音楽やスポーツの感動、愉快なお話などを綴ります。旅や花の写真、お祭り、ピーターラビットの「く~にゃん物語」などもあるよ。

<久保修 切り絵の世界展> 四季の美や生命の躍動を繊細に表現

2012年07月10日 | ひと模様

【テーマは〝紙のジャポニズム〟】

 ジェイアール京都伊勢丹の美術館「えき」で、「久保修 切り絵の世界展―紙のジャポニズム」(~16日まで)が開かれている。四季折々の日本の風景や季節感あふれた食材などの作品が約150点。和紙を切り抜き、布や砂などの素材も使って奥行きや立体感を表現する。その「ミクスト・メディア(複合技法)」など独自の技によって刻まれた作品は、ほのぼのとした温かさにあふれていた。

   

 久保修氏は1951年山口県生まれ。大学建築科在学中の1971年に切り絵を始めた。以来、切り絵一筋に40年余。この間、新聞で旅紀行を連載したり、雑誌の表紙絵を飾ったり。文化庁の文化交流使などとして欧米など海外にも積極的に紹介、今年4月には日米桜寄贈百周年記念事業として、NYのエンパイアステートビルに作品が展示された。国内の郵便切手や年賀はがきなどにも採用されている。

 久保氏は「紙のジャポニズム」をテーマに全国47都道府県再発見の旅を続け、四季の風物や旬の食材などを切り絵として描いてきた。「作品を通して日本の美しさや貴重さを再認識してもらったらうれしい」。会場は「日本を感じる旅」「食材を楽しむ」「京都散策」「異国の旅」の4つのテーマごとに展示されていた。日本家屋の前に大きな朝顔を配した「盛夏」(写真㊤)と、赤と黒2色の「まんじゅしゃげ」はいずれも大胆な構図が印象的。引き込まれそうな「鳴門の渦潮」や壁面が立体的な「うろこの家」にも目が止まった。

 

 食材では「出石の皿そば」(写真㊧)や「明石鯛」(写真㊨)「おせち」「紀州のクエ」「マスクメロン」などの作品が並び、来場者からは「おいしそうね!」といった声も。「寄せ鍋」は本当に湯気が出てホッカホカのようだった。「京都散策」コーナーでは大きな作品「枝垂桜」の迫力が圧倒的。金色をバックに黒くて太い幹と、白とピンクの花びらが描かれ、まるで日本画を見るようだった。このほかに「旅籠寺田屋」「貴船の川床」「糺の森」「伏見人形」など。

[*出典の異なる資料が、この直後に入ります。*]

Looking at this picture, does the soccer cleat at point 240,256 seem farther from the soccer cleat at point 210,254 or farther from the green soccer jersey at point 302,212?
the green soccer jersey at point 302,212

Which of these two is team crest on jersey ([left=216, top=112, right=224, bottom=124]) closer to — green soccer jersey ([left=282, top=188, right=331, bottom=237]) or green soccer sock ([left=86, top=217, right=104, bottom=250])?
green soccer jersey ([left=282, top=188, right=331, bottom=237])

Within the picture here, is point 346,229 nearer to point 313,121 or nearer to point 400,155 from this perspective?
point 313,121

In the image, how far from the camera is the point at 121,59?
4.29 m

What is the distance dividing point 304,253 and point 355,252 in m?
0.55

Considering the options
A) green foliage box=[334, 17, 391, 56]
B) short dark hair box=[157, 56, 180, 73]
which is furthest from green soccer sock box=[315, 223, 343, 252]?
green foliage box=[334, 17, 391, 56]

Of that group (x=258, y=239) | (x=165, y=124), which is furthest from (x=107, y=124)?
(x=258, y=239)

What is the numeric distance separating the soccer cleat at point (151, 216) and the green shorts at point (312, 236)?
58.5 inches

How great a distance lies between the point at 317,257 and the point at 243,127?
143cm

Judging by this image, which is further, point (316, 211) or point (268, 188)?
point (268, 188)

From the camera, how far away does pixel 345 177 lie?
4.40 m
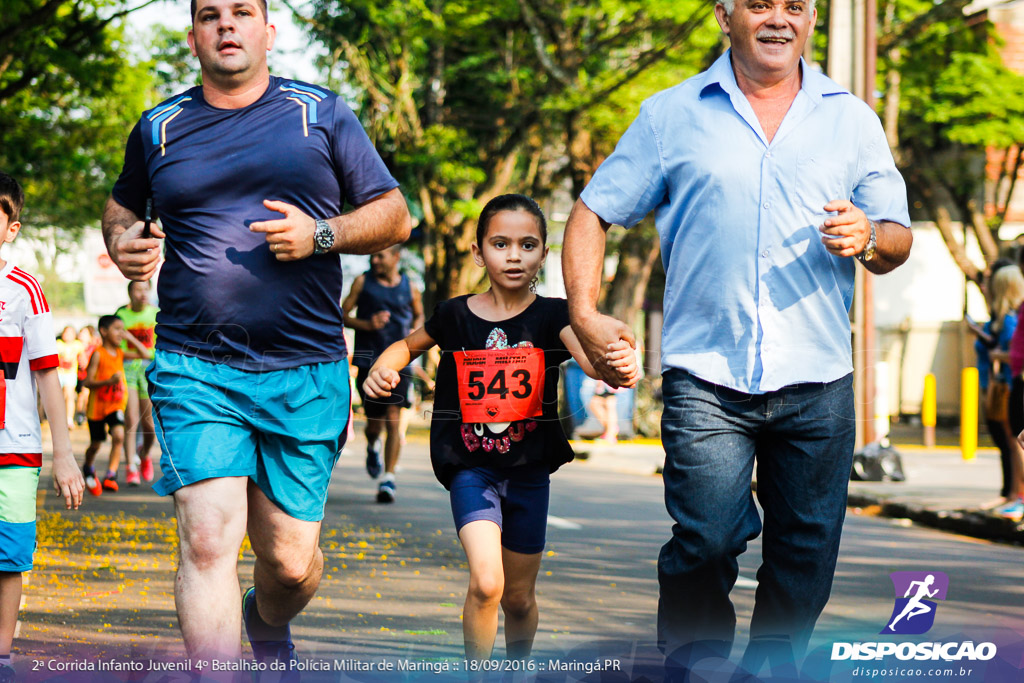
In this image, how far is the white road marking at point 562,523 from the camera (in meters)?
9.92

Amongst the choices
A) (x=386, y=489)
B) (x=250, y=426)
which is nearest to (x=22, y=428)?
(x=250, y=426)

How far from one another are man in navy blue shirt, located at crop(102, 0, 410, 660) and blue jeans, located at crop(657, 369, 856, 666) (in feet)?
3.68

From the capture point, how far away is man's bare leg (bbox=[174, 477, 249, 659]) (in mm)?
3850

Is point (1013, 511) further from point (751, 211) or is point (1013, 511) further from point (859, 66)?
point (751, 211)

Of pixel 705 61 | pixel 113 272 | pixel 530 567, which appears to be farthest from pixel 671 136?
pixel 113 272

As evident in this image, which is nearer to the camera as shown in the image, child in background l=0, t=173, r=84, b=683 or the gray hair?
the gray hair

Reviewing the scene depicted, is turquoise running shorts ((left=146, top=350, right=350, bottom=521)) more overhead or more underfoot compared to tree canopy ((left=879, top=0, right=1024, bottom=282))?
more underfoot

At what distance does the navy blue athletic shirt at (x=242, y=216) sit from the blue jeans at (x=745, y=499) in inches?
46.3

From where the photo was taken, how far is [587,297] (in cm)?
389

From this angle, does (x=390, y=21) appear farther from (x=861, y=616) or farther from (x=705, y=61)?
(x=861, y=616)

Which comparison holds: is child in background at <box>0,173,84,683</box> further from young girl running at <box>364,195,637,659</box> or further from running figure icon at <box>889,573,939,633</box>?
running figure icon at <box>889,573,939,633</box>

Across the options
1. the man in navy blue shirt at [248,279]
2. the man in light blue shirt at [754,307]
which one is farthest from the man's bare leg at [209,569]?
the man in light blue shirt at [754,307]

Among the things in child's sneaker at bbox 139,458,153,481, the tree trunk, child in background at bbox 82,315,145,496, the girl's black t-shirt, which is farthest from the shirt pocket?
the tree trunk

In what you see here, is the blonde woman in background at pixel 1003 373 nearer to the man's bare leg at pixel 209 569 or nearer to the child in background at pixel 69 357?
the man's bare leg at pixel 209 569
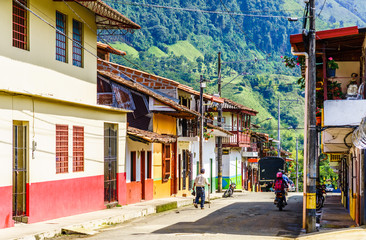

 「異国の旅」コーナーの「天山山脈とポプラ並木」は高さが2m余りある大作。手前の並木道からずっと奥にそびえる山並みまで奥行きが遠近法で見事に表現されていた。スペインの「古都トレドの街並み」も大きな作品で、街並みの描写が実に繊細。和紙を切り抜くのにどのくらい時間がかかったのだろうか? ついそう思わずにはいられなかった。見終わって、切り絵はまさに日本が誇る伝統文化の一つであるということを改めて確信した。